Devil take it, he didn’t either.
“That doesn’t make it right.” He halted her progress down the street, gripping her thin arm. “I’ll pay you back for what that watch costs, on top of what I’ve given you for your help already.”
“That’s not necessary.” She stiffened against his touch.
He didn’t release her arm. They stood in the middle of the street, the traffic diverting around them. If he got through to her—well, he didn’t know what he’d do then.
“I don’t want you to have to pay for my mistakes.” Reaching out with his other hand, Daniel brushed his thumb against her cheek.

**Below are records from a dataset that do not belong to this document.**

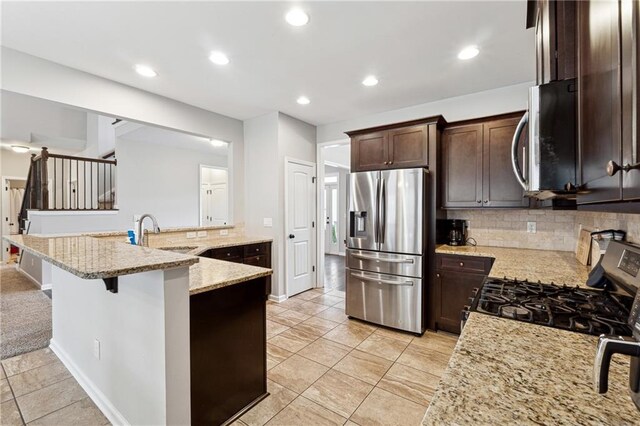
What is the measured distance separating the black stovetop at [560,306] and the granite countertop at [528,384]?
0.12 m

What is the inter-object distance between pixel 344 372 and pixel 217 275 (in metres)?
1.35

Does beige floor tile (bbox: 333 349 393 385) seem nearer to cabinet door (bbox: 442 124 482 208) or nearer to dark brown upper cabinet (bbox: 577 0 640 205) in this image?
cabinet door (bbox: 442 124 482 208)

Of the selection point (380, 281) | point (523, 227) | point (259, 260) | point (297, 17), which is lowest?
point (380, 281)

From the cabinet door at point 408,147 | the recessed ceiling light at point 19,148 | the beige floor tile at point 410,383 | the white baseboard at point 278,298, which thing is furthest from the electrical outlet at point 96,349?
the recessed ceiling light at point 19,148

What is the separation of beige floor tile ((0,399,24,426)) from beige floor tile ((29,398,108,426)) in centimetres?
11

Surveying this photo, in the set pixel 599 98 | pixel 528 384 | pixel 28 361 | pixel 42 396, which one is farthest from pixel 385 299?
pixel 28 361

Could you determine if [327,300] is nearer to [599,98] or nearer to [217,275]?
[217,275]

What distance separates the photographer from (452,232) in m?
3.46

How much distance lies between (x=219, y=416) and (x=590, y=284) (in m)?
2.22

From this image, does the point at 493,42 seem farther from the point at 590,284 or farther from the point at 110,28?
the point at 110,28

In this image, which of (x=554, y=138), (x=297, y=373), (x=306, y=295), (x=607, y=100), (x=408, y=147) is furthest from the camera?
(x=306, y=295)

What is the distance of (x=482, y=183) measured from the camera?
311 centimetres

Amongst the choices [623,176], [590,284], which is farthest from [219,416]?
[590,284]

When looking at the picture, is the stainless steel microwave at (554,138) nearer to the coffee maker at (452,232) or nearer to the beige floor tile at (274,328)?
the coffee maker at (452,232)
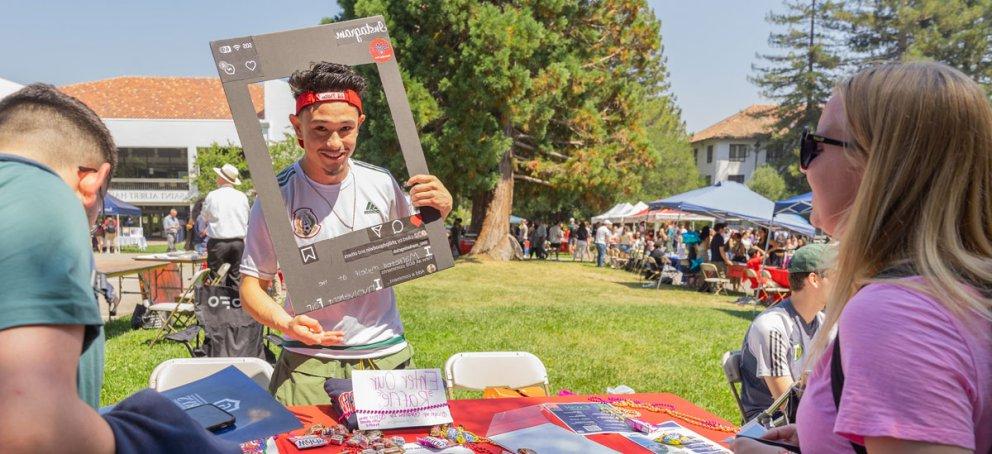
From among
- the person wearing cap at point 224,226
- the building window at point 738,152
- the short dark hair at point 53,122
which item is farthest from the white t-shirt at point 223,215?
the building window at point 738,152

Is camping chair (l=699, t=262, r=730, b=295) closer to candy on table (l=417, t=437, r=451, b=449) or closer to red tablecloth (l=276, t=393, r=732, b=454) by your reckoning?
red tablecloth (l=276, t=393, r=732, b=454)

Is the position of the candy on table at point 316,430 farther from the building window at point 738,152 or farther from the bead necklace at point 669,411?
the building window at point 738,152

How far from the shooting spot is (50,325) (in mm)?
814

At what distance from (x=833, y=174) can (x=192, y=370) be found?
2805 millimetres

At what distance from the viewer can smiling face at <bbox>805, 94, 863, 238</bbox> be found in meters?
1.25

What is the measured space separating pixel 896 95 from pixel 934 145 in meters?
0.11

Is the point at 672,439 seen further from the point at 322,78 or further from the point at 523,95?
the point at 523,95

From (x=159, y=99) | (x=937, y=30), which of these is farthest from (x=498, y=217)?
(x=937, y=30)

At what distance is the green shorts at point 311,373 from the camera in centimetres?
236

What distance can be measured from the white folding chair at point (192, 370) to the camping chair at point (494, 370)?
93 cm

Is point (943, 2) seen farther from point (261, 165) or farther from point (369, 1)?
point (261, 165)

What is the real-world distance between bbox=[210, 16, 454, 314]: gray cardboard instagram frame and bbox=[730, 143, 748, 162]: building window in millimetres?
62566

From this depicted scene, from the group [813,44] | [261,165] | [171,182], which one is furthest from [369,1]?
[813,44]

Her eyes closed for a half-second, transfixed by the moment. His breath caught in his throat.
Her eyes fluttered back open, chocolate abysses deadened to his attempts. Steeled against what she must believe were lies. Maybe he’d never change. Maybe he was a drunk for life, doomed to repeat the same patterns.
He let out the breath he’d been holding, let it out like he wished he could free himself of doubt. Time flowed once more, rapid and bitter.
“I’ve paid for your mistakes and I’ll pay for mine.” Her voice was full of resignation.
“It shouldn’t have to be that way. Last night, in the wool warehouse—I couldn’t think of anything else other than the fact that you were in danger because of me.” His hand tightened on her arm, holding her close to him.
She shook her head. The feather stuck into the trim of her gray straw bonnet bobbed too. “Nothing is perfect. For all we know, that man was after me for my own activities. You talk as though things will change because you wish them to. I don’t remember you being that naïve.”
“It’s not naïve to dream. You used to know that.”